What you will do: Exclude every picture. Output verbatim the lines from the one containing "2008 Sportkings Series" to the end of the data.

[Crawled caption data]
---*---

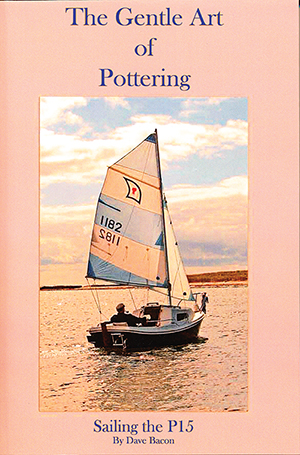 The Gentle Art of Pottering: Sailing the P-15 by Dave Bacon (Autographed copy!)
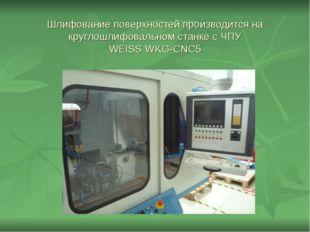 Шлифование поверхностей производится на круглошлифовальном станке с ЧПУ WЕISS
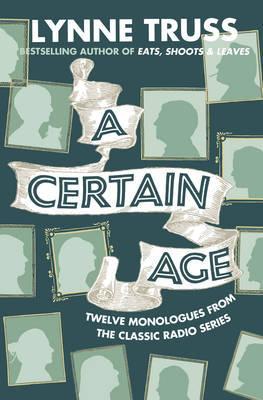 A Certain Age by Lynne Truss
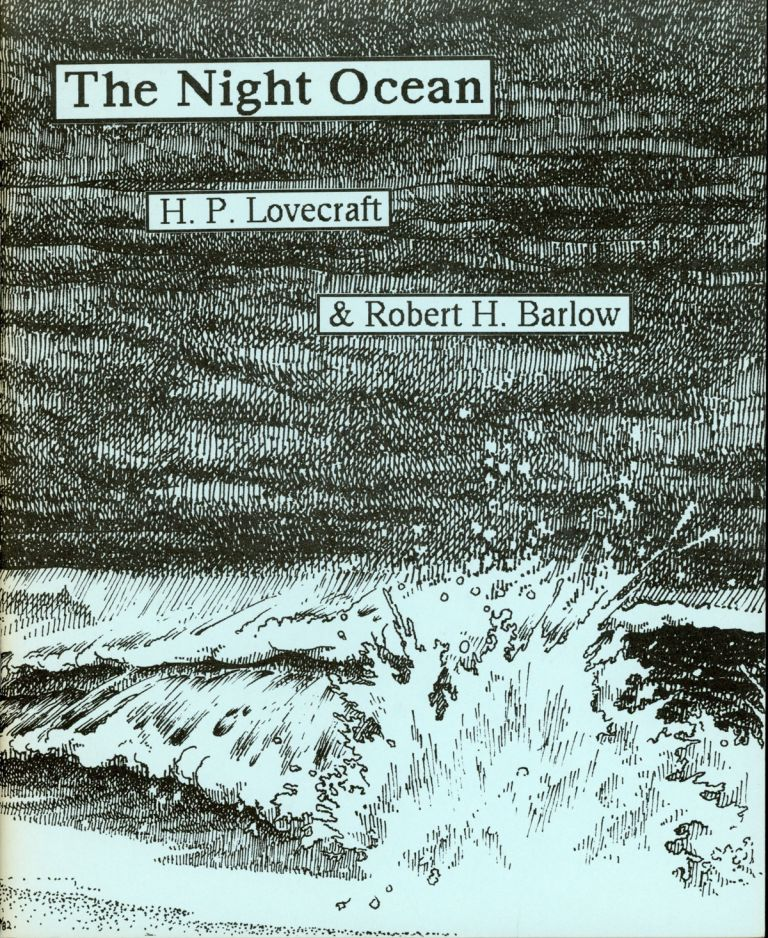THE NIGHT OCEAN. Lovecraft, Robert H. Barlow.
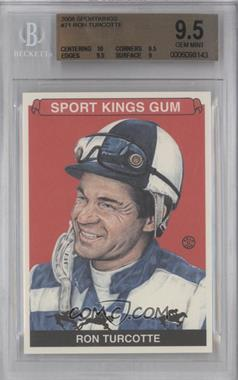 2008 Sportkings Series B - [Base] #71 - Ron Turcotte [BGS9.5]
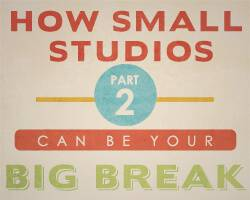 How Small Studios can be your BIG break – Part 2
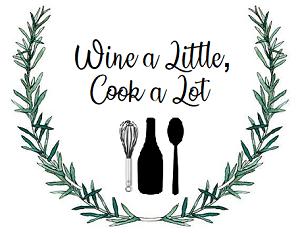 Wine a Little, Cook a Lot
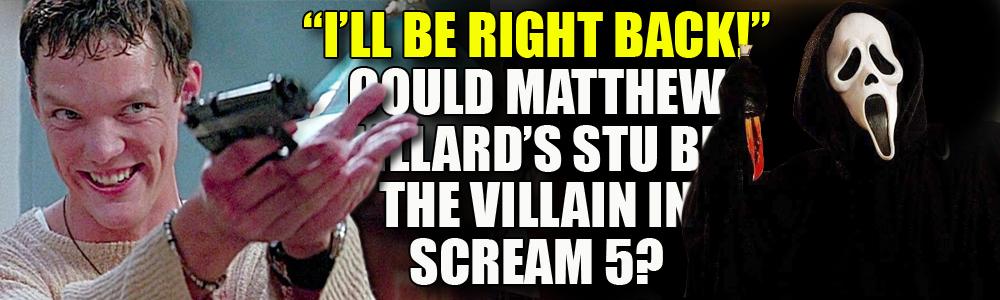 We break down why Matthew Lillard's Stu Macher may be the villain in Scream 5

---*---

Task answer:
 2008 Sportkings Series B - [Base] #71 - Ron Turcotte [BGS9.5]
 How Small Studios can be your BIG break – Part 2
 Wine a Little, Cook a Lot
 We break down why Matthew Lillard's Stu Macher may be the villain in Scream 5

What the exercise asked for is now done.